Billy says quietly to Matt, pulling him beneath him, “In broad daylight. Someone must’ve seen you…”

“No one — ”

“We aren’t invisible.” He lets go of him then and pushes him slightly away as if a foul dishcloth. “The van will be reported and then someone will come looking. Find us here.”

“Not necessarily.” He looks at me now. Though I tried to go against what he'd said, I knew the wisdom of it. It wasn’t often that Billy could be faulted. He had spent the whole time here. After all, he was the one who found this place hidden in its hollow, almost unseen from the road below and the old road running by it. Then he planted trees, encouraged growth to completely shade the place, and finally behind this growth erected a fence — made to look old and neglected. We were a little haven, and being by the highway no one bothered us. The rest of civilization just went on without us.

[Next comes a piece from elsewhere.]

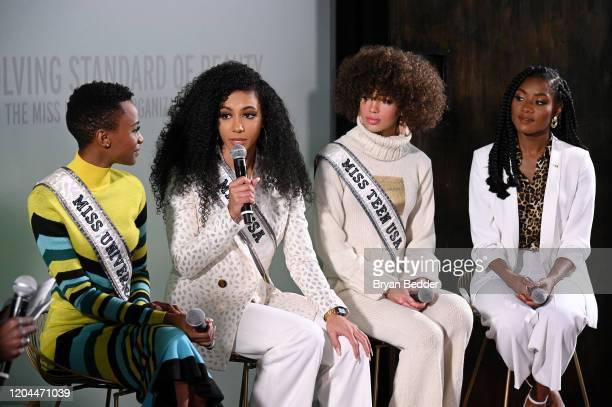 Miss Universe Zozibini Tunzi Miss USA Cheslie Kryst Miss Teen USA Kaliegh Garris and Miss America 2019 Nia Franklin speak at NYFW The Talks The...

Billy walks away now. “If you bring anyone here, I’ll kill you. You know that?”

Matt looks scared. I can tell by the way he moves away, shuffles a little and pulls up the waistband on his floppy jeans, and laughs, uneasily, not really sure Billy is kidding.

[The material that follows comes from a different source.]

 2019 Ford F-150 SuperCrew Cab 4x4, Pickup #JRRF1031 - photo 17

Billy smiles showing all his teeth. “It’s been tried before. Get rid of it.” And leaves. Gissy is still standing, watching us, as Matt disappears out the front door. I hear the van chugging into life. I love that sound. To me it’s the sound of freedom. I guess it means the same to Matt.

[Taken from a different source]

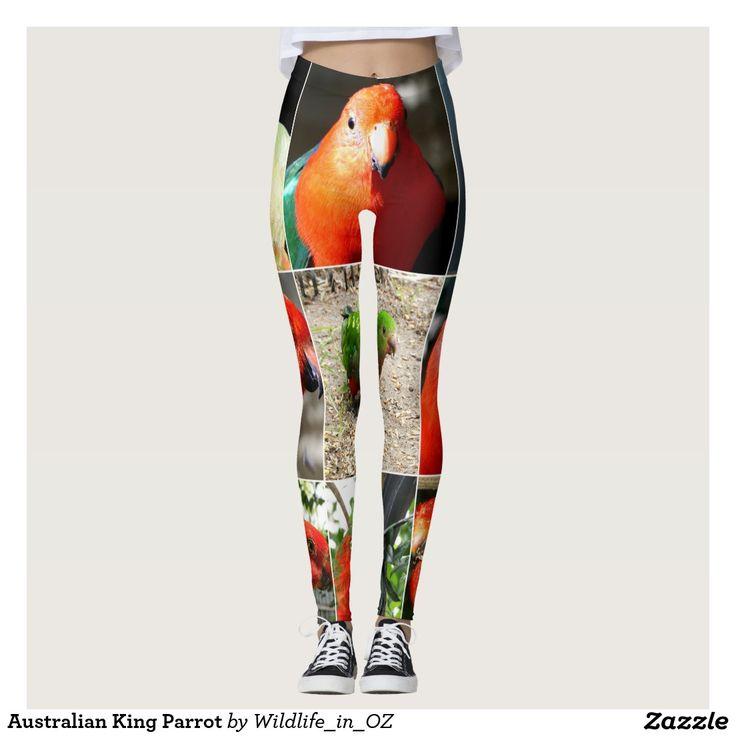 Australian King Parrot Leggings. Aussie Wildlife Leggings. Click on photo to view item then click on item to see how to purchase that item. #leggings #activewear #rosella #easternrosella #koala #koalabear #wildlife #australianwildlife #zazzle #lorikeet #rainbowlorikeet #indianringneck #cockatoo #sulphurcrestedcockatoo #kingparrot #kookaburra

“Sounds to me as if Matt wants to leave. Will you go with him?”

“Vocal all of a sudden, aren’t you? And nosy? Answer some questions of mine.” She shrugs, smiles, which makes her look so much younger. As she moves down a step, closer to me. I smell lightless, musty rooms, and stale perspiration on her clothes. “I don’t agree with secrets. Matt never hid the van…” I wish he had though, I wish he'd whispered his words to me during the night, and dragged me with freedom words towards the waiting van, sitting like a white horse outside. Oh, I'd love him then!

“Ask me your questions.”

“What questions?” Ralph comes forward, under the shaft of light shooting into the house through yet another hole. No wonder we freeze to death here, permanently wrapped in blankets, standing like roasting burgers in front of the fire.

“She doesn’t like secrets! Should I tell her?”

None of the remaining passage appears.